Throughout the years, Pakistan has had to face recurrent political and economic crises as well as assassinations of political leaders. The fact that Pakistani's institutions have been on the brink of collapse for decades is not a secret, especially following the Wikileaks disclosure of US diplomatic correspondence and confidential assessments in 2010.

In sharp contrast to frequent public declarations of faith in Pakistan's capacities to overcome its rising crises, one leaked diplomatic post thus reads, "Although we do not believe Pakistan is a failed state, we nonetheless recognize that the challenges it confronts are dire... The government is losing more and more territory every day to foreign and domestic militant groups; deteriorating law and order in turn is undermining economic recovery. The bureaucracy is settling into third-world mediocrity, as demonstrated by some corruption and a limited capacity to implement or articulate policy."

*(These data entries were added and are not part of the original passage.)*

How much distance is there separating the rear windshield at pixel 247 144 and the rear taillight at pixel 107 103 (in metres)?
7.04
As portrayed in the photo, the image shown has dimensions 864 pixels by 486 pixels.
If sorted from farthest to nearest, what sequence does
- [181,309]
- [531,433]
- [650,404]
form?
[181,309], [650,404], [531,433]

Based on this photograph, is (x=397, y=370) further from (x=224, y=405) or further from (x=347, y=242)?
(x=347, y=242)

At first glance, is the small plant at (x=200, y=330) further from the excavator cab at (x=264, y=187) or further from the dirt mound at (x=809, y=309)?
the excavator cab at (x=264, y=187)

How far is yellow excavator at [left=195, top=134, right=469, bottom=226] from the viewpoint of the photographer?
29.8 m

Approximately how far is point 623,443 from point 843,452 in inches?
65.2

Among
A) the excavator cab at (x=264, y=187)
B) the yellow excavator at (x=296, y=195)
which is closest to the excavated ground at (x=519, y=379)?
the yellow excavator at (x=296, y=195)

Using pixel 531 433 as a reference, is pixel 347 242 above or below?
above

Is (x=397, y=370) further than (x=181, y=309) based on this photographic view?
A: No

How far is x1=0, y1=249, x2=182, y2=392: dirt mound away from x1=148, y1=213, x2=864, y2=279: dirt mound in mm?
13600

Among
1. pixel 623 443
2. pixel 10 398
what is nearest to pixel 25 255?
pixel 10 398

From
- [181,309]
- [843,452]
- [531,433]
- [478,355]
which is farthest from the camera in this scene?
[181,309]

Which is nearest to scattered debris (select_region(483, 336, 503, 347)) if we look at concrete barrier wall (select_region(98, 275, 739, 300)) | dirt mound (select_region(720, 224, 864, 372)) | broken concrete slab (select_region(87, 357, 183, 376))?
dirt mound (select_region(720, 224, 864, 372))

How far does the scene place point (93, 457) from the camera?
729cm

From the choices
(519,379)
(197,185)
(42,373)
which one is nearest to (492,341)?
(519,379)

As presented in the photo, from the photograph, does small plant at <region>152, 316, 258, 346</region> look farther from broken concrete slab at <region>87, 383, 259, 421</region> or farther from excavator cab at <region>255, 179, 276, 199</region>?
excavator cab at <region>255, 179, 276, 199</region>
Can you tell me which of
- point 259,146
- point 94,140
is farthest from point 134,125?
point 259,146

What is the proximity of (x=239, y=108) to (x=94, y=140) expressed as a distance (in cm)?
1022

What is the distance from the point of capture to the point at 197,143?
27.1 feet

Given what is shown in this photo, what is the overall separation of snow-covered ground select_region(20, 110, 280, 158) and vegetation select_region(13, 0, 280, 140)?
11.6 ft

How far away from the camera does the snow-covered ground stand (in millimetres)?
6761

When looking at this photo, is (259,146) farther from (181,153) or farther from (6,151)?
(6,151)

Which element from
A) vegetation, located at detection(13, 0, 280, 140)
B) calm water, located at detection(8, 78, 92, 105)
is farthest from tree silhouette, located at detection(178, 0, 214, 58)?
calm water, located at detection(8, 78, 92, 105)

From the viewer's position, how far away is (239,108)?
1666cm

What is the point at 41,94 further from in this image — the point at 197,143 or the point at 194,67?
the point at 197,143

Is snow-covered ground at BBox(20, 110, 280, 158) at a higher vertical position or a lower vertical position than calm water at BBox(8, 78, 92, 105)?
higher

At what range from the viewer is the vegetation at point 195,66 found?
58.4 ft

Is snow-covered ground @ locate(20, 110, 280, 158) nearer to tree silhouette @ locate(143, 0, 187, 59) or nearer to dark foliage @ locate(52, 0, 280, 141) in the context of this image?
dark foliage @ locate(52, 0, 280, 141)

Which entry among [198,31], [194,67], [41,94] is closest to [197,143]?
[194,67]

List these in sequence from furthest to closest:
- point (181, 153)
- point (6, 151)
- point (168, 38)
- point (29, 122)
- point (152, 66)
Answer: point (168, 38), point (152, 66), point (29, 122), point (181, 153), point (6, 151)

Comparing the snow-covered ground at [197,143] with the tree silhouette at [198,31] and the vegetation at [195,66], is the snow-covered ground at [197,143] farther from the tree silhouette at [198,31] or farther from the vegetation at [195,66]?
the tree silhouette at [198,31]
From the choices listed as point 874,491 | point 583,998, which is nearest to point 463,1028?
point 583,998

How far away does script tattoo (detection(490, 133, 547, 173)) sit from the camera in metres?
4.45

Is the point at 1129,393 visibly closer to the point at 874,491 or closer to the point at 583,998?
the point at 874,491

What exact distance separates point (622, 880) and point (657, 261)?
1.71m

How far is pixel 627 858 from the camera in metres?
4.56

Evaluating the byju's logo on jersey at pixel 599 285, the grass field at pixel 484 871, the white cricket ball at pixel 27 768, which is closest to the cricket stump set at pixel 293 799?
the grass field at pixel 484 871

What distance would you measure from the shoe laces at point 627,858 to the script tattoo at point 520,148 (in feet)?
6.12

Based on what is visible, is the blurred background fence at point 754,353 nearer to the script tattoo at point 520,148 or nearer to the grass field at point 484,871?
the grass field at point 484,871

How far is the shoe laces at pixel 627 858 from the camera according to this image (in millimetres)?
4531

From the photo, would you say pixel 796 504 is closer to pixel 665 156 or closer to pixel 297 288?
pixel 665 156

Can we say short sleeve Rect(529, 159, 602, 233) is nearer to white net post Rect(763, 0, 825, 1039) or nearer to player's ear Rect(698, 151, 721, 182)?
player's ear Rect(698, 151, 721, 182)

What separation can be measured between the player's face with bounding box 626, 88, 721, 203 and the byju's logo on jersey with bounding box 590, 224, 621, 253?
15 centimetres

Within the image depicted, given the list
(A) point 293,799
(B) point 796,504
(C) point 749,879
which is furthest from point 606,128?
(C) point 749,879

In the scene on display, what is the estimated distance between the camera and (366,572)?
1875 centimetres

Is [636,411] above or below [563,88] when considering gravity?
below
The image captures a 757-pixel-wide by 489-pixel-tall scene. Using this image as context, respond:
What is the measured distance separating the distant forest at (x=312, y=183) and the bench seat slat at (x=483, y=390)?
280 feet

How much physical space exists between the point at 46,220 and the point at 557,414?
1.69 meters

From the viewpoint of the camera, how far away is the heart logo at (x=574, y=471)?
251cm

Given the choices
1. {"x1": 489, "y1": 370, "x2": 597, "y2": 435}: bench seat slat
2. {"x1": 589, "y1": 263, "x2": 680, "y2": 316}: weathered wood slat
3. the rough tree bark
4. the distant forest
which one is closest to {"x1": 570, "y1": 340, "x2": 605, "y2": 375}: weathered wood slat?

Unfortunately, numbers seem to confirm the leaks as with more than one suicide bombing every week, an estimated 35,000 Pakistanis have died since 9/11.

Moreover the country is still prone to internal conflicts, making it all the more difficult for the government to control its territory. The province of Balochistan is a good example as a nationalist insurgency that shows no sign of going away has affected the region for more than five years.

Karachi, the country's largest city, is also in a precarious state, as tensions and criminality are running high; an estimated average of 4.7 murders every night. Worryingly those murders are said to mostly be politically motivated killings.

Yet, despite all those problems to overcome the state has not yet collapsed and has rather proved remarkably resilient, causing academics to debate whether the country is in fact more stable than many people think.

However cables, provided by WikiLeaks to Dawn newspaper, disclose there was tension between Pakistan's civilian government and the powerful army over the use of funds provided for counter-insurgency operations.

According to one cable, then Finance Minister Shaukat Tarin asked former U.S. Ambassador Anne Patterson during a November 2009 meeting "to keep him informed of funds the U.S. directs to the Pakistani military".

Tarin said he would not reduce the military's budget based on US assistance flows but made it clear that his ministry "needs to be kept aware for overall budgeting purposes" before complaining to the U.S. envoy that army chief Gen Ashfaq Parvez Kayani "does not pass on this information".

So is Pakistan a fragile state on the brink of collapse, or are weaknesses used as a façade? What in all of this seems the most questionable is why the U.S. would give money directly to the army without consulting the government in a country where military coups are not unusual?